Extracted text:
○ ○ ○ ○

The most common avoidable hop is a field that could be co-located with its parent but is defined elsewhere. If Product.name is owned by products but a client always also requests Product.brandName, and brandName lives in a catalog subgraph keyed on the same id, the planner must emit a second _entities fetch. Marking the field @shareable so overlapping types resolve locally — and resolving it in the subgraph that already holds the parent — collapses two fetches into one. The general rule: fields that are read together should be resolvable together.

@provides is the targeted tool for this. When subgraph A holds an entity reference and can opportunistically return a field normally owned by subgraph B, annotate the relationship so the planner skips the hop on that path:

extend schema
  @link(url: "https://specs.apollo.dev/federation/v2.9",
        import: ["@key", "@external", "@provides"])

type Query {
  # On this path the planner can read author.name from accounts-cache
  # without a separate _entities fetch into the accounts subgraph.
  latestReviews: [Review!]! @provides(fields: "author { name }")
}

type Review @key(fields: "id") {
  id: ID!
  author: User!
}

type User @key(fields: "id") {
  id: ID! @external
  name: String! @external   # normally owned by accounts; provided here
}

Use @provides only on the specific query paths where the parent subgraph genuinely already has the data. Blanket @provides forces denormalised storage and tends to drift out of sync. The complementary pattern, pulling fields into a resolver via @requires for computed fields, does the opposite — it adds a dependency, so apply it deliberately and watch the plan afterward.

@key selection to minimise entity fetches

The fields you choose for @key shape how many _entities fetches the planner needs and how big each representations payload is. Two guidelines matter most.

Use a single, stable, already-present key. If the parent subgraph already returns id for an entity, key on id. If you instead key on a composite like @key(fields: "sku region"), the parent subgraph must select and carry both fields into every representation, and any subgraph that wants to resolve the entity must be able to produce that exact tuple. Compound keys are legitimate when the entity truly has no single identifier, but they inflate representation size and reduce the planner’s ability to batch.

Keep keys consistent across subgraphs. If products keys Product on id but reviews declares @key(fields: "upc"), the planner cannot reuse one representation set to satisfy both — it may need an extra fetch just to translate identifiers. Aligning keys lets a single Flatten/Fetch pair serve every downstream subgraph.

# products subgraph — owns the entity, defines the canonical key
type Product @key(fields: "id") {
  id: ID!
  name: String!
}

# reviews subgraph — SAME key, so the planner reuses one representation set
extend schema @link(url: "https://specs.apollo.dev/federation/v2.9",
                    import: ["@key", "@external"])

type Product @key(fields: "id") {
  id: ID! @external
  reviews: [Review!]!
}

Batching _entities calls and parallelisable fan-out

The planner batches by default: when the same subgraph must resolve a field for many parent objects, it emits one _entities request whose representations array holds all of them. Your job is to not break that batching, and to make sure your __resolveReference handles the batch efficiently. A reference resolver that issues one database query per representation reintroduces the N+1 problem inside the subgraph even though the router did its part. Resolve references with a per-request batch loader — see Batching Entity Resolution with DataLoader.

○ ○ ○ ○

Data listing:
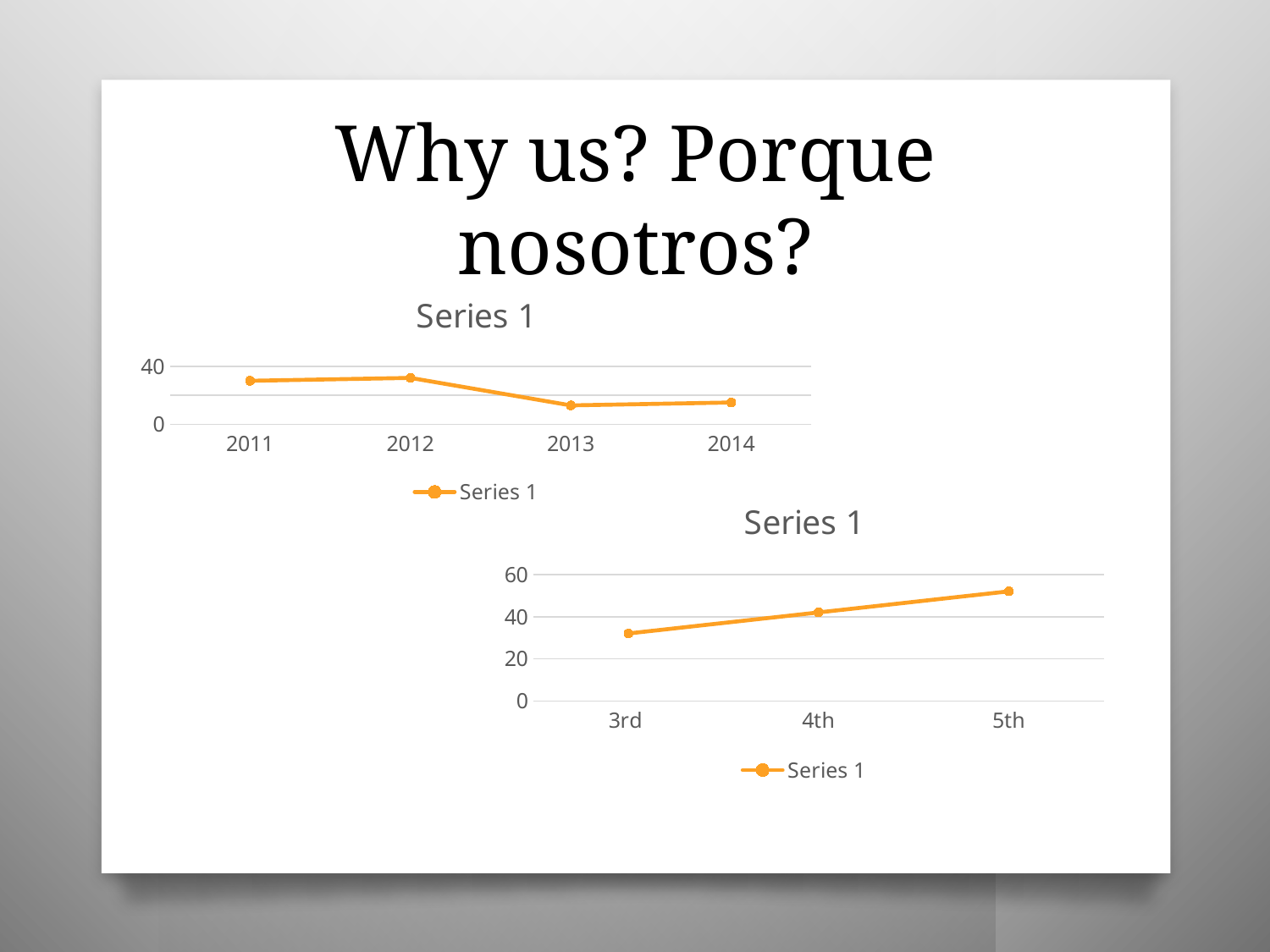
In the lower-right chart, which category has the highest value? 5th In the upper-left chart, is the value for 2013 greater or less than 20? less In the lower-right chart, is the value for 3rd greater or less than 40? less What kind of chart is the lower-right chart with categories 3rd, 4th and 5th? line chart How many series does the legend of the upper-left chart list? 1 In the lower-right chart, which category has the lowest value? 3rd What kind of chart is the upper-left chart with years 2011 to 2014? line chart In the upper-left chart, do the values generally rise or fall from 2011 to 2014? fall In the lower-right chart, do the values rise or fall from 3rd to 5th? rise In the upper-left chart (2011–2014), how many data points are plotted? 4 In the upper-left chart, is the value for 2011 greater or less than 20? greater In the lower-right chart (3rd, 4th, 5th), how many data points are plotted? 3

○ ○ ○ ○

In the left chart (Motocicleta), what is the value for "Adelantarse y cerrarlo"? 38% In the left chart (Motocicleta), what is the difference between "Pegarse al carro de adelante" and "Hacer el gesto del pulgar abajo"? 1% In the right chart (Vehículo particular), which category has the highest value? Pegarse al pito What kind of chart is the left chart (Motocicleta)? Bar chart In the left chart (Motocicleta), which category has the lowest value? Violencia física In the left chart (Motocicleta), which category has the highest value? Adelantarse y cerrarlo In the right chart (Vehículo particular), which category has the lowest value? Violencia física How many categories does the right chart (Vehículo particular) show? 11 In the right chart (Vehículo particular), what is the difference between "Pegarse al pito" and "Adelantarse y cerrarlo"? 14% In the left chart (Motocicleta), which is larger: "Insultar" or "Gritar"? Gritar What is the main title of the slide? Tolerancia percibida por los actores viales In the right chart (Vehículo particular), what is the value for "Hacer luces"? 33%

○ ○ ○ ○

Exercises to complete:
1) In the query-planning text, what does a reference resolver that issues one database query per representation reintroduce?
2) Write out the query-planning text word for word, from "author: User!" to "guidelines matter most.".
The lines are not needed for what follows.

Outputs by task:
1) The N+1 problem inside the subgraph.

2)
author: User!
}

type User @key(fields: "id") {
  id: ID! @external
  name: String! @external   # normally owned by accounts; provided here
}

Use @provides only on the specific query paths where the parent subgraph genuinely already has the data. Blanket @provides forces denormalised storage and tends to drift out of sync. The complementary pattern, pulling fields into a resolver via @requires for computed fields, does the opposite — it adds a dependency, so apply it deliberately and watch the plan afterward.

@key selection to minimise entity fetches

The fields you choose for @key shape how many _entities fetches the planner needs and how big each representations payload is. Two guidelines matter most.